== Texte de la page

A l'origine, un arrêt du 26 février 2020 du Tribunal constitutionnel fédéral (Bundesverfassungsgericht) requiert du législateur qu'il réforme la loi sur le suicide assisté de 2015, qui interdit toute commercialisation du suicide. Cette loi est déclarée inconstitutionnelle par le Tribunal, dans un contexte de pressions de la part des associations pro-euthanasie (Euthanasia Germany, Dignitas Germany), de certains médecins et citoyens. Parmi les obligations constitutionnelles posées par le Tribunal, il s'agit de protéger le droit à disposer librement de soi face à sa mort et de permettre l'exercice large de ce droit « garanti à tous les stades de l'existence d'une personne ». Par extension, selon le Tribunal, cette liberté implique également le droit à requérir l'assistance d'un tiers pour aider à mourir et pose en droit fondamental l'acte d'un tiers à aider quelqu'un à se suicider. (Voir Bulletin de l'IEB)

Les deux propositions de loi avancent des contenus similaires, dans la mesure où elles posent le choix de mourir comme un droit fondamental et acquiescent à l'autodétermination absolue posée par l'arrêt controversé du tribunal constitutionnel.

Le texte déposé par les Verts (die Grüne) et quelques Démocrates-chrétiens (CDU) prévoit la libéralisation du suicide assisté pour l'ensemble de la population, et même dans certains cas pour les mineurs qui présenteraient des cas de maladies graves. Une différence est faite entre, d'une part, les personnes atteintes d'une maladie (pas forcément grave ou incurable) et, d'autre part, les autres motifs de suicide. Seul le deuxième cas de figure nécessiterait une autorisation préalable par les autorités. L'aide au suicide pourrait être délivrée par des centres lucratifs  du moment que leur bénéfice est circonscrit par avance par l'institution publique de santé.

La deuxième proposition, portée par die Linke (coalition de gauche), les libéraux démocrates (FDP) et les sociaux-démocrates (SPD), offre une réglementation médicale du suicide encore plus souple : le médecin prendrait acte des motifs et justifications apportés par le demandeur lors du rendez-vous, lui délivrerait un certificat de retrait du produit létal et enverrait un rapport à l'institution publique de santé sans autres conditions ni délai de réflexion obligatoire pour le demandeur.

====

Travail à faire:
**1.** Recopiez le passage du texte sur le suicide assisté qui commence par "Les deux propositions" et se poursuit jusqu'à "du tribunal constitutionnel.".
**2.** D'après le texte sur le suicide assisté, quels partis portent la deuxième proposition de loi ?

== Entrées fournies

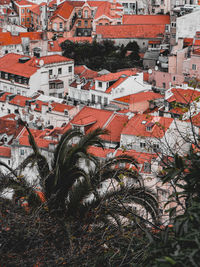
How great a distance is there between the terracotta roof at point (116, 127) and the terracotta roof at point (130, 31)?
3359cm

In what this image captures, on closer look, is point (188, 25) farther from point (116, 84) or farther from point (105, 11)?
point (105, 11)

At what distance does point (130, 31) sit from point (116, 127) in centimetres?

====
== Entrées fournies

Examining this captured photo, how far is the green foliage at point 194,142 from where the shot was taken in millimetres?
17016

====

Liste des réponses:
**1.**
Les deux propositions de loi avancent des contenus similaires, dans la mesure où elles posent le choix de mourir comme un droit fondamental et acquiescent à l'autodétermination absolue posée par l'arrêt controversé du tribunal constitutionnel.

**2.** Die Linke (coalition de gauche), les libéraux démocrates (FDP) et les sociaux-démocrates (SPD).